Telemedicine: 5 Benefits for Health Providers

It’s no secret that consumer use of mobile devices has been steadily trending upward. The patients walking through your door have probably already spent a good portion of that day shopping online, having food delivered, hailing a cab, working, going to school or even searching for their next date. It’s likely that they might even be among the 70% of Americans that sleep with their phones!

Consumer behavior shows just how crucial digital devices are to daily life. And, with that, more and more patients are adding another task to their digital lifestyle: Consulting a doctor. 

But, the introduction of virtual house calls is not as new as your patients might think. Believe it or not, telemedicine has been around in one form or another since the 1950s as an early effort to reach people living in remote places. Only recently has it become a mainstream option for patients living even just a few minutes drive from a provider’s office. Today a much broader population pool is seeking to reach out to providers online with their health insurance in hand and basic complaints, like a plain ol’ sore throat, on their mind. And medical providers are responding.

Telemedicine allows primary-care physicians, specialists, psychiatrists and others to provide professional healthcare services via telecommunications technology. Simply put, healthcare providers are hooking into videoconference, telephone, and other high-speed internet systems and finding that the possible uses are endless, from diagnosing ear infections to monitoring high blood pressure. 

Here are five key reasons healthcare providers are incorporating telemedicine into their practice. 

Distance

Telemedicine can be the difference between a person receiving some level care instead of no care at all — especially people dealing with chronic conditions that require a lot of follow-up. Distance is a factor that typically leads people to neglect lengthy or frequent follow-up appointments. 

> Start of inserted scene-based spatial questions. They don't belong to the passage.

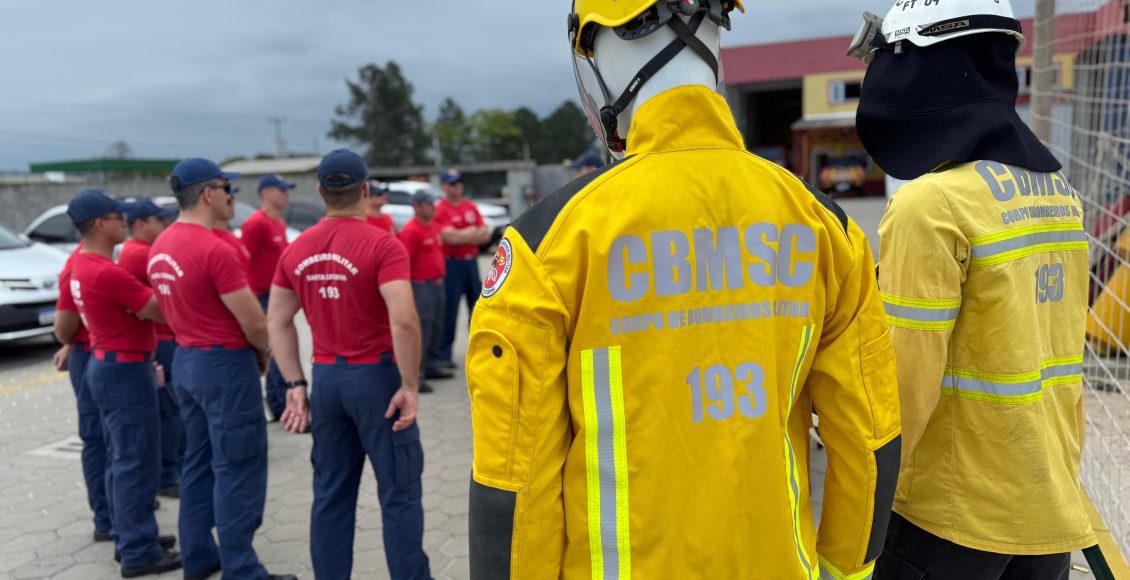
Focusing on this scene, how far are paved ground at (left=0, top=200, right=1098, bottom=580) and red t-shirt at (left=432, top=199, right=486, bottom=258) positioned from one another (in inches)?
58.3

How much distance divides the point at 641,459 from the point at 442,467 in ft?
12.9

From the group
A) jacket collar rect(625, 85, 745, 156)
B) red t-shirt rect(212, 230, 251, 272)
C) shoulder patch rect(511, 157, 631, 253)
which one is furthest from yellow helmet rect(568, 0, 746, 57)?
red t-shirt rect(212, 230, 251, 272)

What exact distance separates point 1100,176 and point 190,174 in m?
7.54

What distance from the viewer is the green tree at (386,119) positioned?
6744cm

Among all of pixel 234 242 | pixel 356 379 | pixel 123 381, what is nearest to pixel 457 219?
pixel 234 242

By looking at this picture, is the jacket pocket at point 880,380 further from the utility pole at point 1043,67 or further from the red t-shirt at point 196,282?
the utility pole at point 1043,67

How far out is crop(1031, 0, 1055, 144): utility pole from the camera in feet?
15.1

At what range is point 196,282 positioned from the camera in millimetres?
3484

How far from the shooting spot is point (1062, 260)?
5.98ft

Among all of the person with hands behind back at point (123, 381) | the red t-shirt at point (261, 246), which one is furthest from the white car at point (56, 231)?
the person with hands behind back at point (123, 381)

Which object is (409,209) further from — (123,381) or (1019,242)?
(1019,242)

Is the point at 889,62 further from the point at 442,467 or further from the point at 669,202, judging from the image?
the point at 442,467

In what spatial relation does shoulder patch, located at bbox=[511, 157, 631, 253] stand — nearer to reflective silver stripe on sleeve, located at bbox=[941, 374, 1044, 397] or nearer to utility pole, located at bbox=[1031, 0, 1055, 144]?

Also, Telemedicine allows you to give your own patients greater access to specialists not in your area and healthcare professionals they might not normally get to ask questions of, like the tech reading their X-ray. 

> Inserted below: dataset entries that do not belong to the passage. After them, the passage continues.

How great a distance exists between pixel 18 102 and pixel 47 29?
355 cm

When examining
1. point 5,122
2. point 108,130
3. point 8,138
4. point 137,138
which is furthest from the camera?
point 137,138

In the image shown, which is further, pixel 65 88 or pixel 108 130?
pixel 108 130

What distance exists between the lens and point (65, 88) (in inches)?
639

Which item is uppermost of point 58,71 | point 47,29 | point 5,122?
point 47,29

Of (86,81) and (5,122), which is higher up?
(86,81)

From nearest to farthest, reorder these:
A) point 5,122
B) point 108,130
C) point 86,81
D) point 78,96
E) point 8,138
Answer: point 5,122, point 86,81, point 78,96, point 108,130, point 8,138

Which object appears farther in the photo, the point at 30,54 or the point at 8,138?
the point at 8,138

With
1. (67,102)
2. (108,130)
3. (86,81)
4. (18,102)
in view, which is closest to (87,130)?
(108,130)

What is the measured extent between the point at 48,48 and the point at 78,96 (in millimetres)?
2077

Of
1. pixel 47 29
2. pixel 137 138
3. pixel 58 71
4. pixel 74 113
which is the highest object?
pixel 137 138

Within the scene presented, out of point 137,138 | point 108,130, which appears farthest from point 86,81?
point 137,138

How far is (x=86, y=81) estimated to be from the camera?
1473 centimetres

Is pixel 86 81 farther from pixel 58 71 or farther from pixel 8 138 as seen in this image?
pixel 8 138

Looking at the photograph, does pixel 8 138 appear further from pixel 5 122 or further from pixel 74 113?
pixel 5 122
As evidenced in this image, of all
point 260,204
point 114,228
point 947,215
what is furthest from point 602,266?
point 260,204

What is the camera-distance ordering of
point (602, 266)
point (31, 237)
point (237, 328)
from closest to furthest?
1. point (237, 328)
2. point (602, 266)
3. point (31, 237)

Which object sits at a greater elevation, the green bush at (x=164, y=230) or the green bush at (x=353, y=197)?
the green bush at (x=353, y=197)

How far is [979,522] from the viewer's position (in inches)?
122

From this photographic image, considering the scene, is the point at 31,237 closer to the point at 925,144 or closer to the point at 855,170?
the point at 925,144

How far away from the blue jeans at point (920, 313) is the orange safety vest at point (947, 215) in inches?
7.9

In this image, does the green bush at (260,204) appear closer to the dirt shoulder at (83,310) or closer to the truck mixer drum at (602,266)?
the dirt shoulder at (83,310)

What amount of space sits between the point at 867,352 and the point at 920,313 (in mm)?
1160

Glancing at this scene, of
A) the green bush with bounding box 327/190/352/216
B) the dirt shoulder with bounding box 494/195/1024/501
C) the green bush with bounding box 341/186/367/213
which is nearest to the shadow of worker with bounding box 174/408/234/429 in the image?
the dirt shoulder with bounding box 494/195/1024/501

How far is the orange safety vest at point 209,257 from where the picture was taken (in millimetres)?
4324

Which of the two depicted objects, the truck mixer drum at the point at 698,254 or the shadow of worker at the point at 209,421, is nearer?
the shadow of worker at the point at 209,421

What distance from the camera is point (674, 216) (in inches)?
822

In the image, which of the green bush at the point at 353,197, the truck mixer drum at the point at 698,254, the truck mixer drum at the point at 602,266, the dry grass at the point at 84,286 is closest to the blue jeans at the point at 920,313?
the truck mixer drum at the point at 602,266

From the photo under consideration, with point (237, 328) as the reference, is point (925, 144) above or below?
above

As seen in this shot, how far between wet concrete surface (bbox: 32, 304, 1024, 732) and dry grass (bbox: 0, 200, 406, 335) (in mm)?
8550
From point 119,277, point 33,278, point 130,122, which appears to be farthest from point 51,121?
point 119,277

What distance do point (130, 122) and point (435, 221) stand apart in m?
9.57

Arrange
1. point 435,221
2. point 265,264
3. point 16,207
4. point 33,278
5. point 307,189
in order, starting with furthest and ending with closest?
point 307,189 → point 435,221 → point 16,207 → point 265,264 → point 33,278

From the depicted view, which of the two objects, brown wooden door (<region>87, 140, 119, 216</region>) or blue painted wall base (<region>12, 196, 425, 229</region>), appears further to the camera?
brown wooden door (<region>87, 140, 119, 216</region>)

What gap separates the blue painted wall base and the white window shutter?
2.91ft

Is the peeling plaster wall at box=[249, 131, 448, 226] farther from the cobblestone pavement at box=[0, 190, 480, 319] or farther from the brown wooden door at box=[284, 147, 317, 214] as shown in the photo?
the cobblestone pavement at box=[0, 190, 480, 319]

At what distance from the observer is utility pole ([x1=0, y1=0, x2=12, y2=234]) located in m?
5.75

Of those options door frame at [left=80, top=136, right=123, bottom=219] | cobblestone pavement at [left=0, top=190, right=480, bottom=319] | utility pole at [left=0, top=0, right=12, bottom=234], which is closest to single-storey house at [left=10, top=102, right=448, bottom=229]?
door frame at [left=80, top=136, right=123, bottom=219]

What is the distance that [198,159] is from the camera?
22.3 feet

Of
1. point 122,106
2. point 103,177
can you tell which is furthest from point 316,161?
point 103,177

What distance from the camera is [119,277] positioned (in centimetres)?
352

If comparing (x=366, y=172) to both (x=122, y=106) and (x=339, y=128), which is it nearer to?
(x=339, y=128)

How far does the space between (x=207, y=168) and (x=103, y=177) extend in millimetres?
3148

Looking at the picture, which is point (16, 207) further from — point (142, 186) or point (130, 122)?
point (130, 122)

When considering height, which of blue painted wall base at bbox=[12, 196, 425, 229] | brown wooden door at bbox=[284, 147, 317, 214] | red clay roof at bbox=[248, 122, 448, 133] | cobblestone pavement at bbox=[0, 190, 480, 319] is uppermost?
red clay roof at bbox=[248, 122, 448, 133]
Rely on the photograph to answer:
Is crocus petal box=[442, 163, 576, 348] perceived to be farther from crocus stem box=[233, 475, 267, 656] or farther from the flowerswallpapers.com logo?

For your post operative patients, the ability to connect online with a video conferencing tool could be a benefit at times when it is too difficult for the patient to travel back and forth after surgery. The surgeon and aftercare team can still check any wounds or symptoms and go over post-op instructions, without the patient leaving their own bed. It frees up beds at your busy hospital and reduces a patient’s stress, letting them heal up in the comfort of their own pajamas. 

Fewer chances to get sick(er)

You know that basket of face masks you keep at the entrance of your waiting room? They’re there for a reason — for example, to help minimize your patient’s risk of contracting the flu, which goes up when they visit a public waiting room. 

With telemedicine, patients can keep their cough to themselves. You let them skip sitting next to all those other folks harboring who-knows-what-kind of germs that could compromise a weakened immune system even further. Think of telemedicine as another tool in your patient’s preventative care toolbox. 

The doctor-patient relationship

Telemedicine makes it possible for shorter but more frequent face-to-face interaction, leading you get to know your patient better—and their comfort level with you to grow. A relationship where the patient is comfortable sharing all his or her concerns openly and where the doctor knows the patient’s history, baseline, and problems thoroughly, means better communication and better care.

Quality

Here’s the important bit: While it would be easy to assume more physical distance would mean less accuracy in diagnosis and treatment, quality of care actually increases with telemedicine, thanks in part to shorter hospital stays and fewer people being admitted in the first place. That in turn results in cost savings.

Less expensive care 

Telemedicine drives down costs for patients—as much as 19%—while also saving doctors money. And with more health insurance companies covering telemedicine, providers are finding it more feasible to offer a service more people might really benefit from having. 

Growing interest Telemedicine acknowledges what the average 13-year-old already knows to be true: that magical glowing rectangle kept at the bedside is meant to make life easier and more connected. 

What better person to stay connected with than the one keeping an eye on one’s health? Especially now that your office can be just video chat away.